Quickly, Mr. Shultz has demonstrated his forthrightness, cool, and diplomatic agility. In hours of testimony before the Senate Foreign Relations Committee, Mr. Shultz was careful to reiterate continuing US friendship for Israel and commitment to its security. Indeed his comments seemed to convey a heartfelt understanding of Israel's longing for peace and its anguish in the face of decades of unrelenting Arab hostility.
But he did not spare Israel the public rod of criticism for its policies in Lebanon and the West Bank any more than he spared the Palestine Liberation Organization criticism of its terrorist activities and of its intransigent refusal to recognize the right of Israel to exist. The American people cannot but be reassured by this early sign that Mr. Shultz intends to pursue a diplomacy that is balanced, fair-minded, and serving above all the interests of peace.
No one would underestimate the difficulties before him. Mr. Shultz enters the picture at a time of bewildering change in the region. There is, for one thing, the reassertion of Iran's power as reflected in the aggressive military lunge into Iraq - a move which is presumably aimed at altering the government in Baghdad and which is bound to have an impact on Saudi Arabia, hitherto preeminent in the area. There is also the reemergence of Egypt as a dominant player and rival of Iran, with all the implications this has for a new alignment of forces. Then there is the chaos in Lebanon, which threatens to take an increasingly high human toll unless Israel is persuaded to withdraw and the PLO is persuaded to give up its guerrilla tactics and embrace a political instead of military solution to attaining its objectives. Against the backdrop of all this is also the sobering fact that the two superpowers seem almost irrelevant in influencing the course of events.
How Mr. Shultz will thread his way through this maze of problems, and how he will try to bring US power to bear on them, remains to be seen. The question is not merely what Mr.

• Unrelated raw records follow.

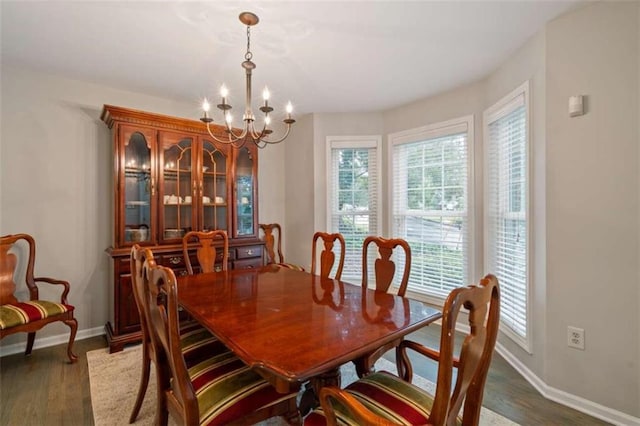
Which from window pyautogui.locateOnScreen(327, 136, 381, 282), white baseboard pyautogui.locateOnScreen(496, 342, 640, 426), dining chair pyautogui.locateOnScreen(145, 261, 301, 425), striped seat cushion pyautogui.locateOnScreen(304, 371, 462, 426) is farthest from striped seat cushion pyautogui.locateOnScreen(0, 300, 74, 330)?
white baseboard pyautogui.locateOnScreen(496, 342, 640, 426)

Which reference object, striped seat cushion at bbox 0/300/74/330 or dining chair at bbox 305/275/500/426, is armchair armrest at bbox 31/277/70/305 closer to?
striped seat cushion at bbox 0/300/74/330

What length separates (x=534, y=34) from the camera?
2188 mm

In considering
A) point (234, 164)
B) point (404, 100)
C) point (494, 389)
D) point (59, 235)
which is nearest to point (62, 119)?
point (59, 235)

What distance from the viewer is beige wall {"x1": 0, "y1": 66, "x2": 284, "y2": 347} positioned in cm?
268

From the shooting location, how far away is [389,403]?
4.07 feet

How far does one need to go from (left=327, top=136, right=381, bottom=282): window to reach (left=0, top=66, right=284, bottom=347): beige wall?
224 centimetres

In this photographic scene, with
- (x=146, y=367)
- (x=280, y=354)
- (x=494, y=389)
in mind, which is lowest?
(x=494, y=389)

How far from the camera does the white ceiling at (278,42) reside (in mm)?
1915

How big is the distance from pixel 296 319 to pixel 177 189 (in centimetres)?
231

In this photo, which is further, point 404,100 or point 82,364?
point 404,100

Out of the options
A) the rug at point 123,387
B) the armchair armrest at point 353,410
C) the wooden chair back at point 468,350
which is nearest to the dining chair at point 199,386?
the armchair armrest at point 353,410

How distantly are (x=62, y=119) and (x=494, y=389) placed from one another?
4.21 meters

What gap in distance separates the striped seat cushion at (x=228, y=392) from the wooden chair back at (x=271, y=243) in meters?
2.42

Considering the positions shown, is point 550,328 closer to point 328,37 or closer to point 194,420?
point 194,420
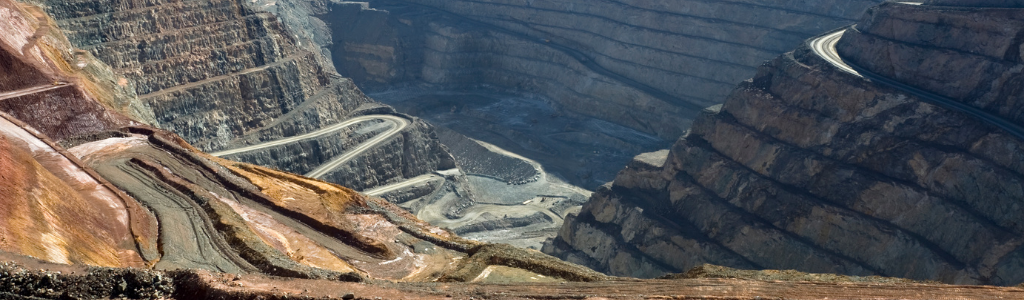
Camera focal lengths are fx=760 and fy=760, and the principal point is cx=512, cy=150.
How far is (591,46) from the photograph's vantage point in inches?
4761

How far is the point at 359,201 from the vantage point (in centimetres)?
4050

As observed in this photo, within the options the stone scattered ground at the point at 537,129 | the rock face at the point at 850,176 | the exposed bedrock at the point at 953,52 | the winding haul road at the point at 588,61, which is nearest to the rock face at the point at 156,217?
the rock face at the point at 850,176

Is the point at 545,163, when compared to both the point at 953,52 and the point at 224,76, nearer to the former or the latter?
the point at 224,76

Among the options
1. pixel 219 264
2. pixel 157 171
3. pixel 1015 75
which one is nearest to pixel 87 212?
pixel 219 264

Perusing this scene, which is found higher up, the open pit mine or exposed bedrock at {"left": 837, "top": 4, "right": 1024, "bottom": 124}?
exposed bedrock at {"left": 837, "top": 4, "right": 1024, "bottom": 124}

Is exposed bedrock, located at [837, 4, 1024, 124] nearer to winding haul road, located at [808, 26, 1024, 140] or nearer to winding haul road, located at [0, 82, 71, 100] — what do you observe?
winding haul road, located at [808, 26, 1024, 140]

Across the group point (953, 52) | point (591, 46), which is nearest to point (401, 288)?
point (953, 52)

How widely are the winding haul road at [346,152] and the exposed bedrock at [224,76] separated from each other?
776mm

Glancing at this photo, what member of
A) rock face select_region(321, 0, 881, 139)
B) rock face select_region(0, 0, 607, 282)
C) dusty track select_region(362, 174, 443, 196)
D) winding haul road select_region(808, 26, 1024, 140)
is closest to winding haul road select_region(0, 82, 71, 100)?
rock face select_region(0, 0, 607, 282)

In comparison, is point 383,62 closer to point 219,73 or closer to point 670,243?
point 219,73

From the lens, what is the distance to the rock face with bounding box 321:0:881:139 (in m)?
103

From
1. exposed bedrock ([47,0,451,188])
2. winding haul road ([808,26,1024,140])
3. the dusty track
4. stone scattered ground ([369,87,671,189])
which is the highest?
winding haul road ([808,26,1024,140])

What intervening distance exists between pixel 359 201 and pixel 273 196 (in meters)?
5.38

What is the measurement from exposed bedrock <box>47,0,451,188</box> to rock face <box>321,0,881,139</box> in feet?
127
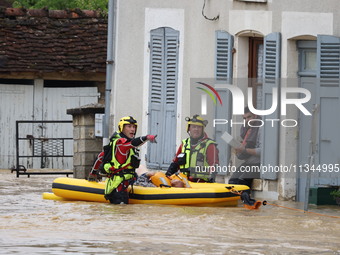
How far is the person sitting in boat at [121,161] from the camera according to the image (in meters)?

Shultz himself thinks or does not think but whether he has the capacity to persuade President Reagan and Cabinet and White House aides of the wisdom of certain policies. He has the reputation of being a soft-spoken but tough conciliator, and certainly his deft performance in the Senate bears this out. That he appears not to have to cope with his own ego and political ambition should at least help eliminate the tiresome and tiring bureaucratic battles which have beset Reagan foreign policy up to now.
For the moment, the world can be encouraged that Mr. Shultz has unself-consciously gone straight to the core of a fundamental problem in the Middle East: the failure to satisfy the Palestinian people's aspirations for and rights to self-determination. If the President's policies now evolve to match the eloquent reasonableness of Mr. Shultz's words, there is renewed possibility that constant warfare between Arab and Jew will finally be supplanted by a durable peace.